Two years later there are now over 60 Independent Media Centers scattered across 20 countries and six continents, each dedicated to providing an unabashedly liberal counterpoint to the mainstream press [2]. From grassroots beginnings in Seattle, this online alternative to corporate media has spread like wildfire. That's not bad for a loose collection of non-profit, volunteer-staffed journalists and activists.

To understand how Independent Media Centers have spread so quickly, this paper will examine Indymedia's growth as a response to corporate ownership of the mainstream media, and place Indymedia in the context of the alternative press in the Internet age. It will then examine the birth and growth of Indymedia, followed by an overview of how Indymedia provides technological support for journalists and local offices. Finally, it will offer an assessment of Indymedia's impact.

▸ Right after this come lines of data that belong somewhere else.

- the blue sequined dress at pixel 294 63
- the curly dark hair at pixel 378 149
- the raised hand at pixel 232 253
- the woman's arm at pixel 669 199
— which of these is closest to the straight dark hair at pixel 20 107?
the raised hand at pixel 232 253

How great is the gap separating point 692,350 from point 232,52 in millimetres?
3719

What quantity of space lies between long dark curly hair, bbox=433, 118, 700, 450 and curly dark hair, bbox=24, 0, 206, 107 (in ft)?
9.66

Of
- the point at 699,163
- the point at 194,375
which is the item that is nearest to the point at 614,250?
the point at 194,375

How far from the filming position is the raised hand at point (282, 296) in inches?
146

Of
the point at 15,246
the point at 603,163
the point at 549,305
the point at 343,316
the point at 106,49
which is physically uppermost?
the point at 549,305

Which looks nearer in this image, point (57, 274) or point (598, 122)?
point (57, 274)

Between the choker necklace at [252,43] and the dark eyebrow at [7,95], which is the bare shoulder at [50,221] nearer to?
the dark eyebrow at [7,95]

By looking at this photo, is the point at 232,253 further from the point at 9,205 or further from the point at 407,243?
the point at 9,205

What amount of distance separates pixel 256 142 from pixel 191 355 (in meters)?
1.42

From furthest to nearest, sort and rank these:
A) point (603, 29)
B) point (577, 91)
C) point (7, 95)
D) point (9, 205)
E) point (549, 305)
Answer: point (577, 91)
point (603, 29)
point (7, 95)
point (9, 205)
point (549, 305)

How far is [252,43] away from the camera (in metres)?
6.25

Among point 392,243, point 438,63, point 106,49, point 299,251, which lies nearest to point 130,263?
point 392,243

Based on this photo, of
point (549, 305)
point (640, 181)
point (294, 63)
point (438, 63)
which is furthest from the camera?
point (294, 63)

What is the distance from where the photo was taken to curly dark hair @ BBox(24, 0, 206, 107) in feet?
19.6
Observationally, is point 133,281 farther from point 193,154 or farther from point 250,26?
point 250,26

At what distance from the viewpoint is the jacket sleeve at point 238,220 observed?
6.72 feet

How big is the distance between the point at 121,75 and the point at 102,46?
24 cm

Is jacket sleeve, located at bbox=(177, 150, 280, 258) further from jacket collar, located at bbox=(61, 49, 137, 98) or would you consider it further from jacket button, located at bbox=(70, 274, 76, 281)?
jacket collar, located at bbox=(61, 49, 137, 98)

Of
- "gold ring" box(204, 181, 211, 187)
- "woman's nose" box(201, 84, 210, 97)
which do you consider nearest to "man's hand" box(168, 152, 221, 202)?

A Response to Corporate Ownership of the Media

"We had a saying in Seattle," one Indymedia journalist said, "We're trying to break through the information blockade." Indymedia organizers believe that corporate owned major news organizations have created a "blockade" that misrepresents or fails to report the varied viewpoints of those who protest globalization and the WTO. A telling example of Indymedia organizers' distrust of corporate media occurred during the Seattle protests. In an effort to downplay the violence of the WTO protests, the major networks reported that rubber bullets had not been fired into the crowd, based on reports from the Seattle police department. Indymedia journalists were in the front lines of the protests, and they filed online reports with photos of rubber bullets, contradicting police claims. The major networks were forced to change their stories [3].

A number of scholars and media observers are concerned about corporate ownership of the news media. The respected Columbia Journalism Review has been following media ownership patterns for years, and their Web site features a "Who Owns What" section, keeping track of media ownership. Corporate ownership often means conflicts of interest, according to Mark Crispin Miller, Indymedia/Corporate Media Protest Banner director of the Project on Media Ownership. Major corporate media owners typically own a diversified portfolio of other businesses, and Miller worries that huge conglomerates like Disney (which owns ABC) or General Electric (which owns NBC) "will have so many boats at sea that its most scrupulous reporters may well run the fatal risk of rocking some of them ... Thus does the chill of censorship have less to do with outright interference by the parent company (although that happens) than with editors and reporters learning what it takes to get ahead" [4]. The prudent, career-minded reporter may not pursue a story if it is critical of another company in the corporate family. This concern is shared by the national media watch organization Fairness & Accuracy In Reporting (FAIR), noting that "as news outlets fall into the hands of large conglomerates with holdings in many industries, conflicts of interest inevitably interfere with newsgathering" [5].

Ben Bagdikian, a leading scholar on the topic, has been studying corporate news ownership for decades. In his 1982 book, The Media Monopoly, he reported that 50 corporations owned half or more of the media business. By the early 1990s that number was trimmed to 20, and is now well under 10. With such ownership comes bias, and news content now reflects a narrow "range of politics and social values from center to far right," Bagdikian writes, leaving the American audience with a press that covers "a narrowing range of ideas." Corporate ownership, to Bagdikian, "is no way to maintain a lively marketplace of ideas, which is to say that it is no way to maintain a democracy" [6].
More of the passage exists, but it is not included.